#### [Exercise]
A verbatim copy of every entry is required. Produce it now.

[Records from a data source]
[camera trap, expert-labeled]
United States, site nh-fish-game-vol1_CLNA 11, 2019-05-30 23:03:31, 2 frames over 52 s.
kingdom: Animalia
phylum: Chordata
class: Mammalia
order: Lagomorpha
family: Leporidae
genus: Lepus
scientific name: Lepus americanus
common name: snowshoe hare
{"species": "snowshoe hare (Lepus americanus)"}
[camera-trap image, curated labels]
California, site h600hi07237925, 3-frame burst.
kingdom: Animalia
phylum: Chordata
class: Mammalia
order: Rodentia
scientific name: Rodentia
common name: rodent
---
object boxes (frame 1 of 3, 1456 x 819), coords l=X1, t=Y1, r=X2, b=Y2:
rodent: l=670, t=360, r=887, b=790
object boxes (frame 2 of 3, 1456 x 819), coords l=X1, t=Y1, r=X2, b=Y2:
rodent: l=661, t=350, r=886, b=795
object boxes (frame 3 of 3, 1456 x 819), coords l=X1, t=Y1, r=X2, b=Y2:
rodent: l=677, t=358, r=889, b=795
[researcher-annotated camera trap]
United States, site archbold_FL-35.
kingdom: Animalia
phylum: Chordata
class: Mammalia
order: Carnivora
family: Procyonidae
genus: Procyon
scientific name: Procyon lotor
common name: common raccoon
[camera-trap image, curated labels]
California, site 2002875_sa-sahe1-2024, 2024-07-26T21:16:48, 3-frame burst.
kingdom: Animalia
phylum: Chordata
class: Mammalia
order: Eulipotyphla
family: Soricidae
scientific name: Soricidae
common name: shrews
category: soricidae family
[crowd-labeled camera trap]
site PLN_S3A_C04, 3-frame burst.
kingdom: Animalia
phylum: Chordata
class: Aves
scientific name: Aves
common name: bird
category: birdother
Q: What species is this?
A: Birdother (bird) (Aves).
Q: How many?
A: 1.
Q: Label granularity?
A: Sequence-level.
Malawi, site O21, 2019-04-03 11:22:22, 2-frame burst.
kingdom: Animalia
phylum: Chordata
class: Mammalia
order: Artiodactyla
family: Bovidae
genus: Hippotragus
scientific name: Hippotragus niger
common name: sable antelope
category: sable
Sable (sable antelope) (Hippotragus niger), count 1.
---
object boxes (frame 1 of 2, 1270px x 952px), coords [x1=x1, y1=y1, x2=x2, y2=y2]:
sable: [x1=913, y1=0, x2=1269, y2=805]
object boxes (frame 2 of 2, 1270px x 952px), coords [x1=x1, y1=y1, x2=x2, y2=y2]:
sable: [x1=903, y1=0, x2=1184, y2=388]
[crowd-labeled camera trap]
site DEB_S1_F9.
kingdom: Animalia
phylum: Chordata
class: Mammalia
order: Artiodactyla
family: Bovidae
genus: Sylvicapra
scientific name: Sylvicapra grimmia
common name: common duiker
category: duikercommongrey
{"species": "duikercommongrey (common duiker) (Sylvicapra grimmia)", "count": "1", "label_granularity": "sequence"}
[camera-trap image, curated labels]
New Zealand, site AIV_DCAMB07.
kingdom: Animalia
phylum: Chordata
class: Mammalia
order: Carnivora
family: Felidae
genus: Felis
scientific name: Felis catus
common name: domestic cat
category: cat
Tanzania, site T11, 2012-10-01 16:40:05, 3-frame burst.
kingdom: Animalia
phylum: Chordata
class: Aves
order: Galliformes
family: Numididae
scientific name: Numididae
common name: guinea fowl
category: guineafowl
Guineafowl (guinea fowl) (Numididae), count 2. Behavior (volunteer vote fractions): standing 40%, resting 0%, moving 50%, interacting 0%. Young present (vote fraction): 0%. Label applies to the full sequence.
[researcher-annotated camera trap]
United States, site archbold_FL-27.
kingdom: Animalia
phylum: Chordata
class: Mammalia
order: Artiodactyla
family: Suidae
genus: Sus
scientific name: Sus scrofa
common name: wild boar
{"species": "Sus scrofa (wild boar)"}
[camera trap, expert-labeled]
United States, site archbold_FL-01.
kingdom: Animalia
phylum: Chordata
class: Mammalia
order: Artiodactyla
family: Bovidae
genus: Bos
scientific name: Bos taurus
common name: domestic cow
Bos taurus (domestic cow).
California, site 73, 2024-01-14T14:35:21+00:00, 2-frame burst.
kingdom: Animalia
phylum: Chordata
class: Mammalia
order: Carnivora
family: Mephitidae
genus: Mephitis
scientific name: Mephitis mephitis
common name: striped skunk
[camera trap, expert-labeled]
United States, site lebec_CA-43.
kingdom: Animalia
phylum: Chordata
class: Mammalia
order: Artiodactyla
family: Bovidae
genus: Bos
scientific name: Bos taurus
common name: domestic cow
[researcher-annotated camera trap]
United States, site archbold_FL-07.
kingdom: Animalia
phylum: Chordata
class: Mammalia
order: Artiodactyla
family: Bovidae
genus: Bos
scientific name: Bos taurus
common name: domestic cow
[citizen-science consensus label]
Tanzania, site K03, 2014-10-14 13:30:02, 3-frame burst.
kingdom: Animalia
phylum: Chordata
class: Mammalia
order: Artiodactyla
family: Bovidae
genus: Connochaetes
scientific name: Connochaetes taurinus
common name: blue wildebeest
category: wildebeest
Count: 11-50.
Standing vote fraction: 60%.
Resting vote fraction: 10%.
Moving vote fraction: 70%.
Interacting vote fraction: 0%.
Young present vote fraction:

#### [Answer for this exercise]
[camera trap, expert-labeled]
United States, site nh-fish-game-vol1_CLNA 11, 2019-05-30 23:03:31, 2 frames over 52 s.
kingdom: Animalia
phylum: Chordata
class: Mammalia
order: Lagomorpha
family: Leporidae
genus: Lepus
scientific name: Lepus americanus
common name: snowshoe hare
{"species": "snowshoe hare (Lepus americanus)"}
[camera-trap image, curated labels]
California, site h600hi07237925, 3-frame burst.
kingdom: Animalia
phylum: Chordata
class: Mammalia
order: Rodentia
scientific name: Rodentia
common name: rodent
---
object boxes (frame 1 of 3, 1456 x 819), coords l=X1, t=Y1, r=X2, b=Y2:
rodent: l=670, t=360, r=887, b=790
object boxes (frame 2 of 3, 1456 x 819), coords l=X1, t=Y1, r=X2, b=Y2:
rodent: l=661, t=350, r=886, b=795
object boxes (frame 3 of 3, 1456 x 819), coords l=X1, t=Y1, r=X2, b=Y2:
rodent: l=677, t=358, r=889, b=795
[researcher-annotated camera trap]
United States, site archbold_FL-35.
kingdom: Animalia
phylum: Chordata
class: Mammalia
order: Carnivora
family: Procyonidae
genus: Procyon
scientific name: Procyon lotor
common name: common raccoon
[camera-trap image, curated labels]
California, site 2002875_sa-sahe1-2024, 2024-07-26T21:16:48, 3-frame burst.
kingdom: Animalia
phylum: Chordata
class: Mammalia
order: Eulipotyphla
family: Soricidae
scientific name: Soricidae
common name: shrews
category: soricidae family
[crowd-labeled camera trap]
site PLN_S3A_C04, 3-frame burst.
kingdom: Animalia
phylum: Chordata
class: Aves
scientific name: Aves
common name: bird
category: birdother
Q: What species is this?
A: Birdother (bird) (Aves).
Q: How many?
A: 1.
Q: Label granularity?
A: Sequence-level.
Malawi, site O21, 2019-04-03 11:22:22, 2-frame burst.
kingdom: Animalia
phylum: Chordata
class: Mammalia
order: Artiodactyla
family: Bovidae
genus: Hippotragus
scientific name: Hippotragus niger
common name: sable antelope
category: sable
Sable (sable antelope) (Hippotragus niger), count 1.
---
object boxes (frame 1 of 2, 1270px x 952px), coords [x1=x1, y1=y1, x2=x2, y2=y2]:
sable: [x1=913, y1=0, x2=1269, y2=805]
object boxes (frame 2 of 2, 1270px x 952px), coords [x1=x1, y1=y1, x2=x2, y2=y2]:
sable: [x1=903, y1=0, x2=1184, y2=388]
[crowd-labeled camera trap]
site DEB_S1_F9.
kingdom: Animalia
phylum: Chordata
class: Mammalia
order: Artiodactyla
family: Bovidae
genus: Sylvicapra
scientific name: Sylvicapra grimmia
common name: common duiker
category: duikercommongrey
{"species": "duikercommongrey (common duiker) (Sylvicapra grimmia)", "count": "1", "label_granularity": "sequence"}
[camera-trap image, curated labels]
New Zealand, site AIV_DCAMB07.
kingdom: Animalia
phylum: Chordata
class: Mammalia
order: Carnivora
family: Felidae
genus: Felis
scientific name: Felis catus
common name: domestic cat
category: cat
Tanzania, site T11, 2012-10-01 16:40:05, 3-frame burst.
kingdom: Animalia
phylum: Chordata
class: Aves
order: Galliformes
family: Numididae
scientific name: Numididae
common name: guinea fowl
category: guineafowl
Guineafowl (guinea fowl) (Numididae), count 2. Behavior (volunteer vote fractions): standing 40%, resting 0%, moving 50%, interacting 0%. Young present (vote fraction): 0%. Label applies to the full sequence.
[researcher-annotated camera trap]
United States, site archbold_FL-27.
kingdom: Animalia
phylum: Chordata
class: Mammalia
order: Artiodactyla
family: Suidae
genus: Sus
scientific name: Sus scrofa
common name: wild boar
{"species": "Sus scrofa (wild boar)"}
[camera trap, expert-labeled]
United States, site archbold_FL-01.
kingdom: Animalia
phylum: Chordata
class: Mammalia
order: Artiodactyla
family: Bovidae
genus: Bos
scientific name: Bos taurus
common name: domestic cow
Bos taurus (domestic cow).
California, site 73, 2024-01-14T14:35:21+00:00, 2-frame burst.
kingdom: Animalia
phylum: Chordata
class: Mammalia
order: Carnivora
family: Mephitidae
genus: Mephitis
scientific name: Mephitis mephitis
common name: striped skunk
[camera trap, expert-labeled]
United States, site lebec_CA-43.
kingdom: Animalia
phylum: Chordata
class: Mammalia
order: Artiodactyla
family: Bovidae
genus: Bos
scientific name: Bos taurus
common name: domestic cow
[researcher-annotated camera trap]
United States, site archbold_FL-07.
kingdom: Animalia
phylum: Chordata
class: Mammalia
order: Artiodactyla
family: Bovidae
genus: Bos
scientific name: Bos taurus
common name: domestic cow
[citizen-science consensus label]
Tanzania, site K03, 2014-10-14 13:30:02, 3-frame burst.
kingdom: Animalia
phylum: Chordata
class: Mammalia
order: Artiodactyla
family: Bovidae
genus: Connochaetes
scientific name: Connochaetes taurinus
common name: blue wildebeest
category: wildebeest
Count: 11-50.
Standing vote fraction: 60%.
Resting vote fraction: 10%.
Moving vote fraction: 70%.
Interacting vote fraction: 0%.
Young present vote fraction:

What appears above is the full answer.